Start of TEXT EXCERPT
Mentoring is on the rise from my view. More people are sharing their skillset in exchange or other goods or services. The barter system is back and mentoring, sharing of knowledge is happening more and more.
While there are still traditional mentoring where you have the teacher and the pupil, in today's world I see more sharing of expertise in the form of mentoring.
What an interesting way to look at it...as part of a "barter system." I think that really fits, and have to agree that maybe mentoring fell off (from laziness or perhaps because it seemed to0 old fashioned?), but now people are really embracing it. Whether you're looking for work, wanting to move up the career ladder, or even starting your own business, mentoring makes a lot of sense right now. Thanks for adding such interesting comments.
These are great advise, I could never figure out the approach to get a mentor. It always seem weird to just ask for mentorship.
What would you do if you already know the person, how can one ask for someone to be a mentor? Do you just bring up the topic & ask? or it has to be completely natural?
P.S. Even though this can't replace mentorship, Blogs (like this one) & Podcasts are great semi-mentoring resource.
First, many thanks for your kind comments about this blog. It makes me feel great to know that it's adding to the body of knowledge you seek for your career.
Second, I think you ask a great question, which is about how to start the mentor/mentee conversation. I think since you already know the person, you could say something like, "You know, I really respect your work and admire what you've done with your career. I've got a problem/issue that I would really appreciate getting some advice from you about. Do you think you might have some time in the coming days/weeks to give me some feedback/advice?"
Oh, Anita, I don't know how I would have made it for 30 years now working as a publicist without those folks I can turn to for the inevitable bumps. (Read, if you are in business, you will hit bumps. Period.) I am SO grateful to them for sharing their expertise and wisdom with me. I think we all mentor each other. I'm better at some stuff. Someone else is better at something else. We know that. We turn to each other for perspective and balance, knowing our weak areas and seeking to round out those areas through these wonderful wonderful blessings in our lives.
You express that wonderfully..."seeking to round out" the areas where we need help. That's why so many people say that not only is getting a mentor a wonderful idea -- but they love being mentors as well. Thanks for adding such insightful comments.
End of TEXT EXCERPT
**WORK INSTRUCTIONS**
1. In the mentoring comments, which situations are named as ones where mentoring makes a lot of sense right now? List every one.
2. Can you reproduce, word for word, the part of the mentoring comments starting at "P.S. Even though" and ending at "for your career."?
Start of DATA PROVIDED
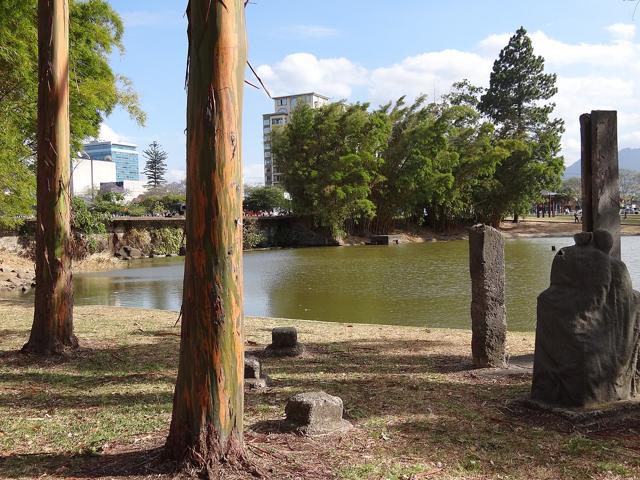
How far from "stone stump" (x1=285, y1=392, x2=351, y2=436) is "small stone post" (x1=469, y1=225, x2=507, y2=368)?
8.41 ft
End of DATA PROVIDED
**ANSWERS PROVIDED**
1.
- Looking for work
- Wanting to move up the career ladder
- Starting your own business

2.
P.S. Even though this can't replace mentorship, Blogs (like this one) & Podcasts are great semi-mentoring resource.
First, many thanks for your kind comments about this blog. It makes me feel great to know that it's adding to the body of knowledge you seek for your career.